━━━━━ Quoted passage

So, there's some really interesting stuff about that that pertains to copyright law.
That's right.
Because if it's one of the richest songs ever, if you own the rights of that song, you want
to hang on to those rights big time.
Yeah, you want that birthday, happy birthday to you, money.
Right.
So, which doesn't exist any longer.
Right.
But the heirs of Coots, the guy who wrote the music, they entered into a contract with
EMI, which is the huge, giant music publisher, back in 1951, and then again in 1981.
And in 1976, get this, I didn't know this, these, I think this is the Supreme Court ruled
that if you had a publishing agreement with somebody, after 35 years, you could say, that's
enough, it's done, I want the rights back.
No matter what, as long as this agreement was entered into after 1978.
Yeah.
So, the Coots family, again, had a 1951 agreement and a 1981 agreement.
Well, EMI said, no, Coots tried to file a termination order on this, for this 1981 agreement.
And even though this is the contract we have with them, is the 1981 agreement, we're really
going to say it's a 1951 agreement, so the family can't issue this termination.
Okay.
A circuit court judge said, EMI, you're wrong.
Your agreement with the Coots family is based on this 1981 agreement, which came after 1978,
which means it wasn't grandfathered in, which means that 35 years after 1981, the rights
to Santa Claus is coming to town, reverted to the Coots family for an extended copyright
protection period, going to 2029.
That's right.
Isn't that fascinating?
That is.
And if you wondered why I wasn't talking much during that segment, everyone, it's because
on the way in the room, I said, you know, all that stuff I sent about dense copyright
law, who's just so boring, let's not do it.
But Josh is directing this episode.
That's right.
So, you got it in there.
Yeah.
I love it.
I think it's really interesting, especially considering this is like the family, this
guy's heirs, got it back in 2016, they got the rights back to one of the richest songs
ever.
That's right.
And they're rolling in it now.
They're called as a unit, the Little Coots.
That's great.
That's the court ruled in favor of the Little Coots.
Isn't that the name of the Chuck E. Cheese animatronic band?
I think so.
Chuck E. Cheese and the Little Coots.
What was showbiz pizza's band name?
Hmm.
Man, did you ever see that documentary?
No.
Oh, dude.
There's a documentary on showbiz?
About the animatronic band from showbiz, the guy who invented it, the people who collect
them and keep them in their house.

━━━━━━━━━━

- _Requests_
A - Answer these questions about the conversation on the Coots song copyright, giving each answer on its own line:
(i) In which two years did the Coots heirs enter into contracts with EMI?
(ii) To what year does the extended copyright protection period run?
(iii) In what year did the heirs get the rights back?
B - Resume the conversation about the Coots song copyright, beginning right after its final line.

━━━━━ Source excerpt

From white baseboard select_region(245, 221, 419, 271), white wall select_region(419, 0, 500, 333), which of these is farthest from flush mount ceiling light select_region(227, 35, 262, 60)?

━━━━━━━━━━

- _Answers to each task_
A -
(i) 1951 and 1981
(ii) 2029
(iii) 2016

B -
I'd like to see that.
It's one of the better ones ever.
I didn't go to showbiz a lot because there was two near us, there was a Chuck E. Cheese
and there was a local, I don't know if it was a chain called Sargent Singers, Pizza
Circus.
That sounds pretty local.
Did Sargent Singer work there?
Because if so, that was local.
Yeah, he asked me to call him Sarge.
And then he later appeared on Six Feet Under.
Oh, Sarge.
Nice.
Nice ref.
But I want to see the documentary.
All right.
So shall we load up the sleigh though?
Oh, are we done talking about Santa Claus is coming to town?
I think so, unless you have some more copyright law you want to cover.
Let's leave the courtroom behind for the rest of the episode.
All right.
We've got, what do we got?
Two more segments here.
We do.
Well, let's have a little music play us into the next one, shall we?
All right.
All right, Chuck, and then there were two.
Giddy with anticipation.
Are you?
About which one we're going to do.
Oh, oh, I haven't told you yet.
Well, we're going to go back to our friend's mental floss again, and we're going to go
in particular to an article from mental floss by a guy named Tate Williams, and it's about
Christmas tree flocking.
Yes.
And my only criticism here, Mr. Tate Williams, is he did not title this, What the Flock is
Flocking.
Yeah.
You really missed an opportunity there.
Well, so.
Staring you in the face.
With most publications, usually it's the editor that comes up with headlines.
So Tate probably suggested that and the editor was like, no, I'm in a bad mood today and
shot that down.
So now it's titled, What exactly is Christmas tree flocking?
Very straight ahead.
Right.
That's right.
But what is flocking?
Well, flocking in particular, Chuck, is adding texture, fiber texture to something.
In this particular instance, flock is fake snow, and there's a whole movement, maybe.
I don't know if that's the right word, but there's a subculture of people who like to
make it look like it snowed in very particular parts of their house, inside their house.
Yeah.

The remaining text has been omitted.